## Source text
----
- Associated Press - Wednesday, September 1, 2010

LAGOS, Nigeria | It looks a lot like “Sesame Street,” only that’s no Cookie Monster.

“What is so exciting about yams? Everything!” Zobi, a taxi-driving muppet, shouts in a Nigerian lilt to anyone who will listen. “I can fry the yam. I can toast it. I can boil it. I love yams!”

“Sesame Street,” once a mainstay for a generation of Nigerian children who grew up with the U.S. show on the state-run TV network, will return to screens in Africa’s most populous nation this fall, funded by American taxpayers but distinctively Nigerian.

Produced and voiced by Nigerians in formal — if squeaky — English, the show aims to educate a country nearly half of whose 150 million people are 14 or younger. Its issues focus on the same challenges faced by children in a country where many have to work instead of going to school: AIDS, malaria nets, gender equality — and yams, a staple of Nigerian meals.
----
## Source material
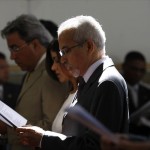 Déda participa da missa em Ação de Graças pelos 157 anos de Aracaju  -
----
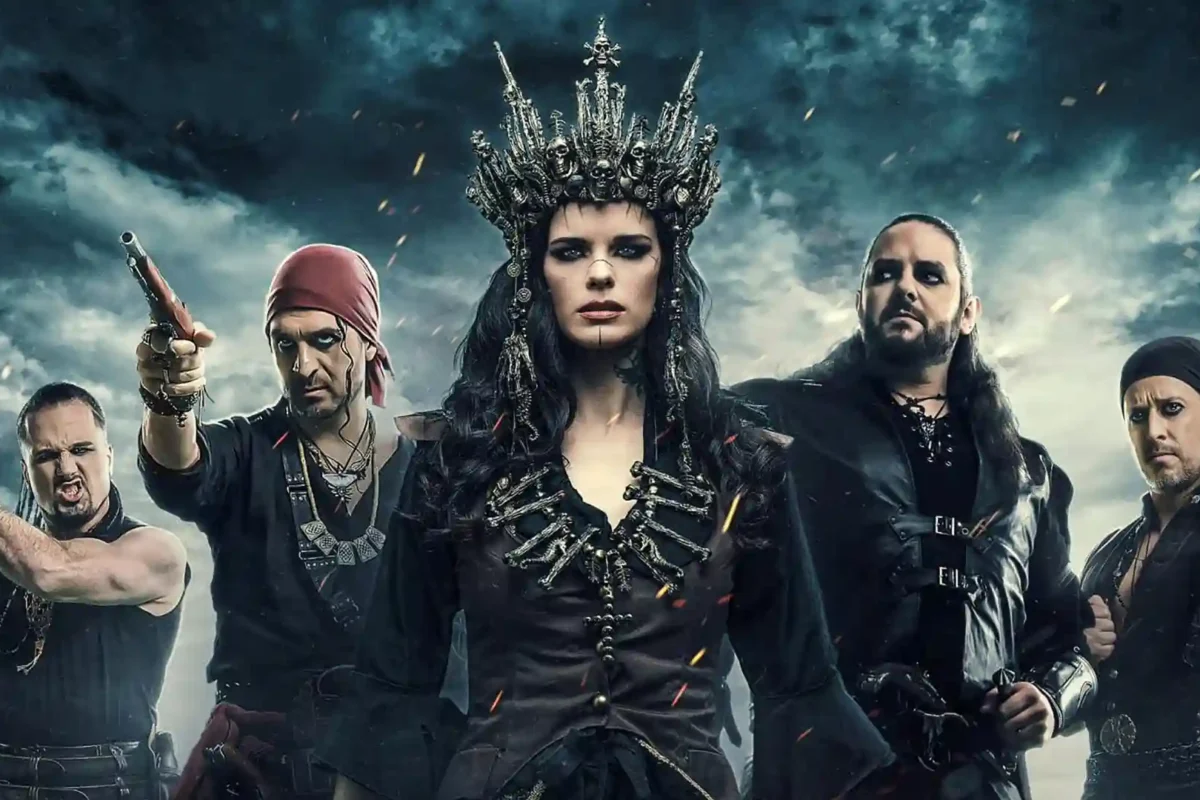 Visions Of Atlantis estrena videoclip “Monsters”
----
Could you reproduce, word for word, the stretch of the article on Nigeria's "Sesame Street" from "- Associated Press" through "but distinctively Nigerian."?

## Output
- Associated Press - Wednesday, September 1, 2010

LAGOS, Nigeria | It looks a lot like “Sesame Street,” only that’s no Cookie Monster.

“What is so exciting about yams? Everything!” Zobi, a taxi-driving muppet, shouts in a Nigerian lilt to anyone who will listen. “I can fry the yam. I can toast it. I can boil it. I love yams!”

“Sesame Street,” once a mainstay for a generation of Nigerian children who grew up with the U.S. show on the state-run TV network, will return to screens in Africa’s most populous nation this fall, funded by American taxpayers but distinctively Nigerian.